## To do
From the Small Clone volume mod thread, pull out the passage starting at "While I know" and ending at "whole different story.", word for word.

— Start Passage —

# EHX Small Clone Volume Mod



## untamedfrontier (Sep 3, 2020)

While I know this isn't a mod on a PedalPCB build, I did use the Trimmit! as part of the mods I did.

So if you've ever owned a big box Small Clone, you may have dealt with a bit of a volume drop, which I have with this one. Through searching the world wide web, I found it recommended to change the R19 resistor from 10k to something smaller. Since I'd bought a few of the Trimmit's, I decided to slap a 50k in there and swap it into the R19 slot.

As it turned out in my case, about 6k gave me more of a Unity feel, but it's muuuuch improved. I also swapped out the 1/8" style ehx power for a normal boss style DC jack. I also had to bend the enclosure to get the PCB back in, but that's a whole different story.


----------



## psychicfuzz (Mar 7, 2021)

Hey there,

Edit: I found this link that I think is describing your mod. Did you replace the R19 and also add a trimpot? Or just replace R19 with the trimpot?

Any guidance is much appreciated









						EHX Small Clone – Volume Mod
					

….der durch Mr. Cobain bekannt gewordene Small Clone von Electro Harmonix. Ein Musiker hat mich gebeten den Ausgangspegel des Chorus-Effekts ein wenig anzuheben. Hierzu sucht man den Widersta…




					pimpyourpedal.wordpress.com


----------



## untamedfrontier (Mar 7, 2021)

psychicfuzz said:


> Did you replace the R19 and also add a trimpot? Or just replace R19 with the trimpot?



I used a ppcb trimmit board with a 50k 3362 style pot as a replacement for R19, so yes, removed r19 and put a 50k pot in it's place.

Ended up around 6k as being nearest to unity, ymmv


----------



## psychicfuzz (Mar 7, 2021)

untamedfrontier said:


> I used a ppcb trimmit board with a 50k 3362 style pot as a replacement for R19, so yes, removed r19 and put a 50k pot in it's place.
> 
> Ended up around 6k as being nearest to unity, ymmv



Thanks for getting back to me. Ill pop a 50k in there. I appreciate it man!


----------



## untamedfrontier (Mar 7, 2021)

psychicfuzz said:


> Thanks for getting back to me. Ill pop a 50k in there. I appreciate it man!

— End Passage —
— Start Supplied information —

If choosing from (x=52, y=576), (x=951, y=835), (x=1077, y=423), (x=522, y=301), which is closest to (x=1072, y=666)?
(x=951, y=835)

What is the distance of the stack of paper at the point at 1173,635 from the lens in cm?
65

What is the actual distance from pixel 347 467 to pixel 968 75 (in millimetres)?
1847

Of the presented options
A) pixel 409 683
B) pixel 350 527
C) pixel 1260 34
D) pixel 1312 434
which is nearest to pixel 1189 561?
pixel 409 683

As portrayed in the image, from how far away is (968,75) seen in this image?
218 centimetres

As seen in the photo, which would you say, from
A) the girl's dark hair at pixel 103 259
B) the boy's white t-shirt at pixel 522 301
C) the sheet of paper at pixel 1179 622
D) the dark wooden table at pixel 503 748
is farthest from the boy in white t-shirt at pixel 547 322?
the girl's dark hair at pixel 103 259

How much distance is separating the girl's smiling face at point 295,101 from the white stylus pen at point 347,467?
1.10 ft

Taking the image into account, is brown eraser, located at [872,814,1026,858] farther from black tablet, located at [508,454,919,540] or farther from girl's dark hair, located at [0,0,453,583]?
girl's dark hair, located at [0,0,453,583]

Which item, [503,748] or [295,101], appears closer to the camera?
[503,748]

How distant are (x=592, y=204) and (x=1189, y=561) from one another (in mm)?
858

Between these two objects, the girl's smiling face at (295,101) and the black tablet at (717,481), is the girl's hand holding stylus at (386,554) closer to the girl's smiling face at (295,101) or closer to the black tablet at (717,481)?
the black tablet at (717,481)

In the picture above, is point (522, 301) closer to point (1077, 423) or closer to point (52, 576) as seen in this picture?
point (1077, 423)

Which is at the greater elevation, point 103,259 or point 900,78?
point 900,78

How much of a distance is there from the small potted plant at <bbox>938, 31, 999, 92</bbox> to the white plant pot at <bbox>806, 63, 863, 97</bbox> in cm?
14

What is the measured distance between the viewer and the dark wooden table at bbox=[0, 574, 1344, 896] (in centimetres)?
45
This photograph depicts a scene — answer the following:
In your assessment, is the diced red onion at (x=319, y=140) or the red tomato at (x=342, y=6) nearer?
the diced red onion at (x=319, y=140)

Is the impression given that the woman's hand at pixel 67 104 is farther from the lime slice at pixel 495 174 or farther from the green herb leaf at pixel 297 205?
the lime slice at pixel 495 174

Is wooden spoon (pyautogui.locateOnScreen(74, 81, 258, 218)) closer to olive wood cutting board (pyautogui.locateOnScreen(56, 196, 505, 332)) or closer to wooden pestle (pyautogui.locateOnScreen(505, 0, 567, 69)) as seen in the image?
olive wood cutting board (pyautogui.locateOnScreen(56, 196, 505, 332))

— End Supplied information —
— Start Supplied information —

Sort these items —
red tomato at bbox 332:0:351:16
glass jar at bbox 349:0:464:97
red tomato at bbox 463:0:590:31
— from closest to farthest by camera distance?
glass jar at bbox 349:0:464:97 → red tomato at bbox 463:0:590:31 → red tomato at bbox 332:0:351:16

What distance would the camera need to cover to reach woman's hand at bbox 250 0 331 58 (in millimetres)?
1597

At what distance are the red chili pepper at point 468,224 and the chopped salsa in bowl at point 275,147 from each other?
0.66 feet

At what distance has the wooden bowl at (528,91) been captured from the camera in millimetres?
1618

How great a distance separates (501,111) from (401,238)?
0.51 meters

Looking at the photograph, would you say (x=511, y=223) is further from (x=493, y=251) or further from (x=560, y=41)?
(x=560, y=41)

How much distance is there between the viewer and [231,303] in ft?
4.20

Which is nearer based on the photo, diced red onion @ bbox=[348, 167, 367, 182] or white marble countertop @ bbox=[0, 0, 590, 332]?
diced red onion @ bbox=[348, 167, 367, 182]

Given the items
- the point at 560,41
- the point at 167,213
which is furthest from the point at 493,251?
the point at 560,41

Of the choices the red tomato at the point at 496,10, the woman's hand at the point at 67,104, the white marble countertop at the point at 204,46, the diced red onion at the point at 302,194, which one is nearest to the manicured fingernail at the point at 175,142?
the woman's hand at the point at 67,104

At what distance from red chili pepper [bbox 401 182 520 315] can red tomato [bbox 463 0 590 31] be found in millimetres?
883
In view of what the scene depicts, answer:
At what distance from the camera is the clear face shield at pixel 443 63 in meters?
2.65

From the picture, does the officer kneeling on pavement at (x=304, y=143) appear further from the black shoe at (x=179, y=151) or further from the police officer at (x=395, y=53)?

— End Supplied information —

## Output for this exercise
While I know this isn't a mod on a PedalPCB build, I did use the Trimmit! as part of the mods I did.

So if you've ever owned a big box Small Clone, you may have dealt with a bit of a volume drop, which I have with this one. Through searching the world wide web, I found it recommended to change the R19 resistor from 10k to something smaller. Since I'd bought a few of the Trimmit's, I decided to slap a 50k in there and swap it into the R19 slot.

As it turned out in my case, about 6k gave me more of a Unity feel, but it's muuuuch improved. I also swapped out the 1/8" style ehx power for a normal boss style DC jack. I also had to bend the enclosure to get the PCB back in, but that's a whole different story.